Long Energy Banner

EDITORIAL: Deal opens exit door for TCI

0
Share

THIS WEEK’S AGREEMENT between lawyers for TCI of NY, the company responsible for what one veteran firefighter called the worst fire he’d ever seen in Columbia County, and lawyers for the Town of Ghent, the place where that fire occurred, is a hopeful sign.

TCI went to court hoping that Judge Jonathan Nichols would order the Ghent Planning Board to act on the company’s application to replace the building and equipment destroyed by that huge fire and accompanying explosions without further review. Instead, with the encouragement of the judge, the lawyers came to a temporary agreement that puts the TCI suit on ice for at least six months while TCI looks for a new home, most likely outside the county but in the state.

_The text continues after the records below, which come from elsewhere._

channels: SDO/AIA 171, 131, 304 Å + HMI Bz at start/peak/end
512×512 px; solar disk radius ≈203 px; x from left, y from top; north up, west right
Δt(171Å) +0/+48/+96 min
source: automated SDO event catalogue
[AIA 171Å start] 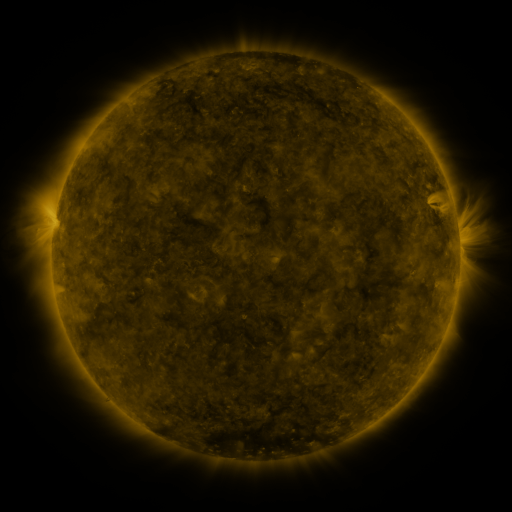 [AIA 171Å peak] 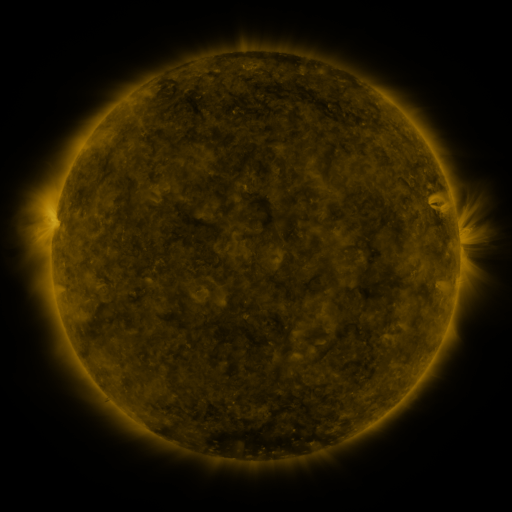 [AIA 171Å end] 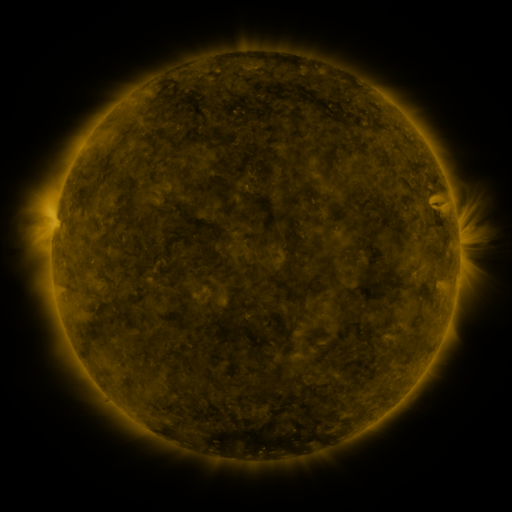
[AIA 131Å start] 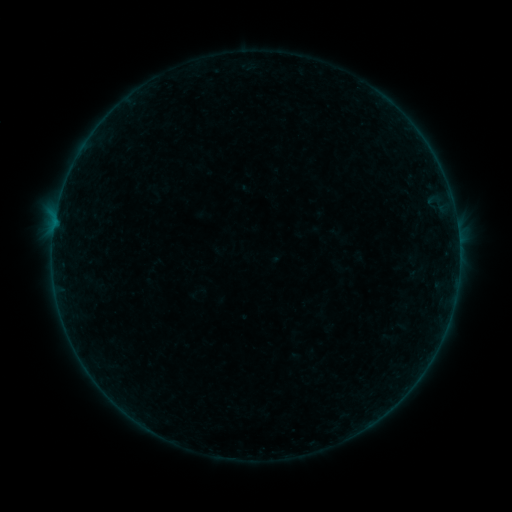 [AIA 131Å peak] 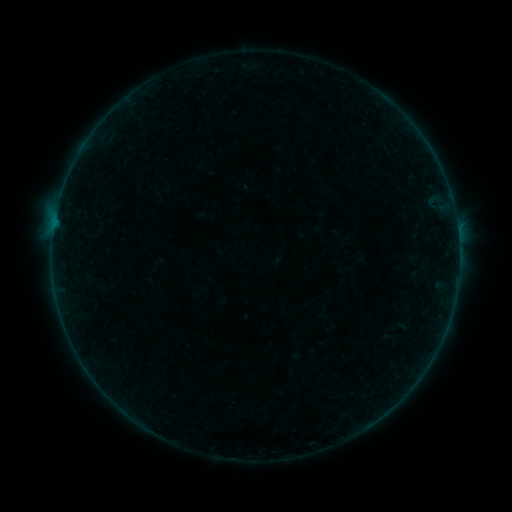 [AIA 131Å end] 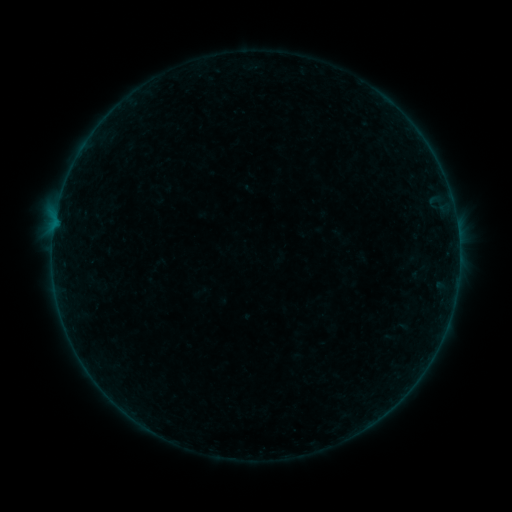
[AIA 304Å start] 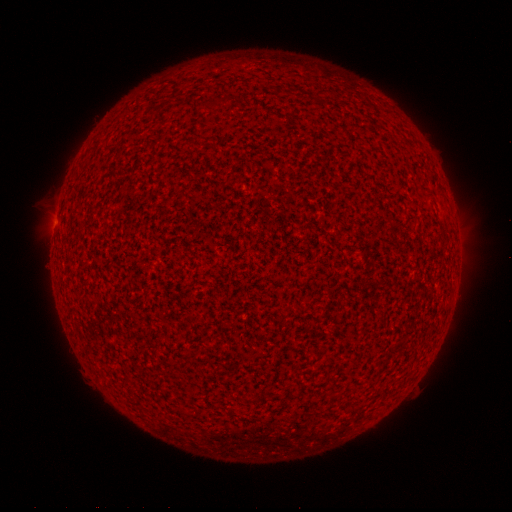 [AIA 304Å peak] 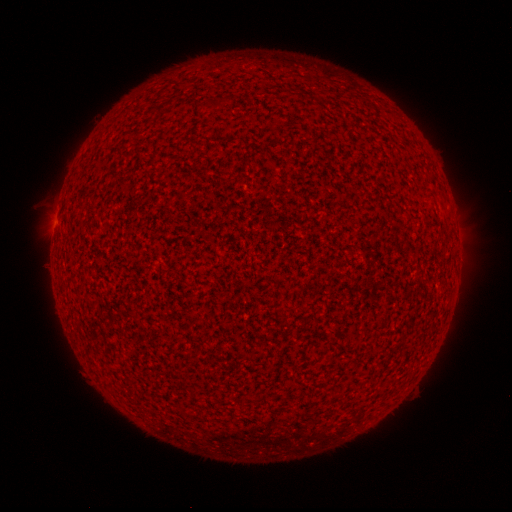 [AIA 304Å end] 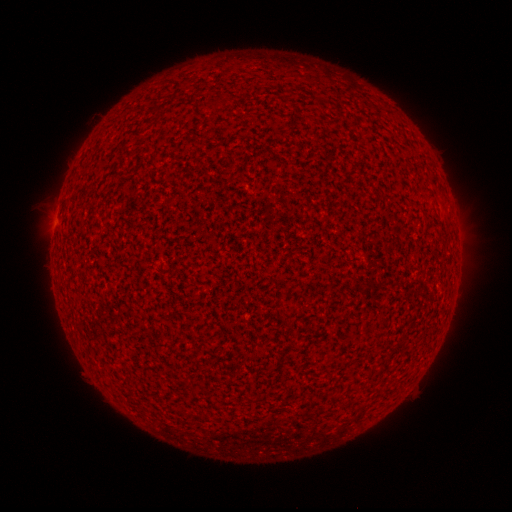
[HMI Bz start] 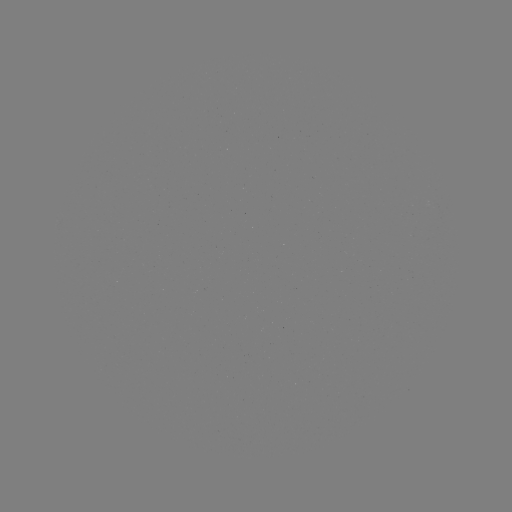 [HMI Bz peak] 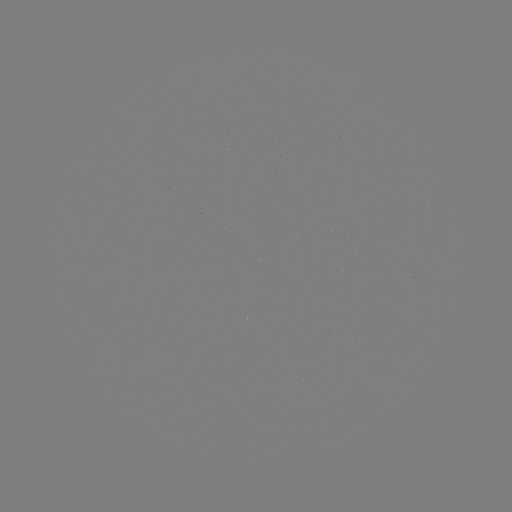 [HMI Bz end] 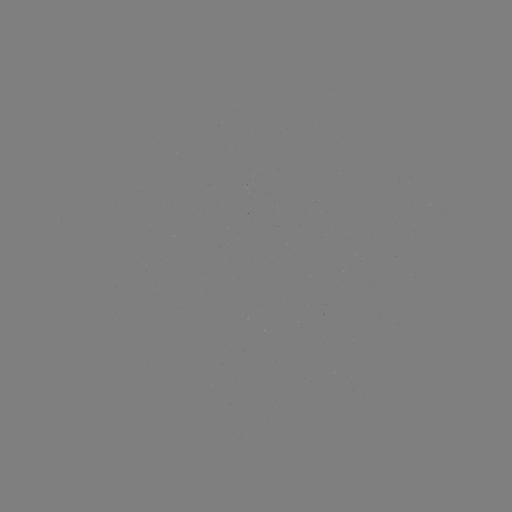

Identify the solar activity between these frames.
B1.8 flare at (457, 234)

Like all durable agreements arising from disputes, each side had to give up something to get more, and neither could look like loser. If TCI finds a more welcoming community (the company swears it has several suitors), it won’t face a protracted legal battle in Ghent that will cost plenty and raise doubts about the company’s future. That type of uncertainty can seriously damage an otherwise sound business.

Ghent taxpayers can now expect a little break on the cost of legal bills, especially if TCI decides to pack up and go. But the town does face the loss of property tax revenue plus 16 or more jobs, and that’s not good. But most of those workers already leave the county daily, commuting to TCI’s temporary home at the Port of Coeymans in southern Albany County, and a TCI spokesman says the company’s intention is to “preserve our current workforce.”

The people who fear another fire or worse if TCI rebuilds in West Ghent will be pleased if the agreement leads to the company’s departure. And at least some town officials probably won’t shed a tear, either. If TCI remains the onus will be on the town to inspect the facility far more thoroughly and with the assistance of experts to ensure that safety standards are maintained; that could add up to big bucks, because the town can’t single out one company for special treatment. Taxpayers will foot the bill for the extra time, effort and expertise it takes to police local industry, and confronts the town with yet another dilemma: If Ghent’s standards for TCI set the regulatory bar too high, it could discourage other businesses from locating here.

TCI assured the town that this time it will install all the fire safety equipment it didn’t have before the big fire. Give them the benefit of the doubt; the company probably means to do it. But the town has been twice burned by TCI, literally, with two significant fires within eight months of each other last year, one in January 2012 in a truck trailer and the inferno last August. Official investigations of the two incidents indicate that both may have been caused by human error, and in both cases the errors were linked to a contractor firm working for TCI.

You can call the contractor’s workers a bunch of knuckleheads because they left an oven on overnight last summer, cooking an explosive substance to the point that it barbecued the building. But whatever the shortcomings of those workers, the responsibility for overall management at the site lies with TCI. Despite firing the contractor, TCI hasn’t made it clear how its own management has changed to thwart the next group of knuckleheads it works with.

The saddest part of this story is that TCI has a good environmental record doing a job that must be done. By all accounts it’s a loyal employer too, keeping people on the payroll after the big fire. And that hapless contractor? It was disposing of PCBs, a family of industrial chemicals that poses immense risks to human health and the environment, and it was using a new method that breaks down PCB into relatively safe materials instead of incinerating them, which only creates much worse poisons.

Let’s hope that this agreement provides the fig leaf that TCI needs to find a new home where it can make a fresh start. We can also hope it learns from its mistakes–that it doesn’t refrain from applying new ways to solve tough problems but that it goes about its business in a more responsible manner. The Ghent Town Board should sign the agreement with TCI as the best way to encourage the company to find a new home somewhere else.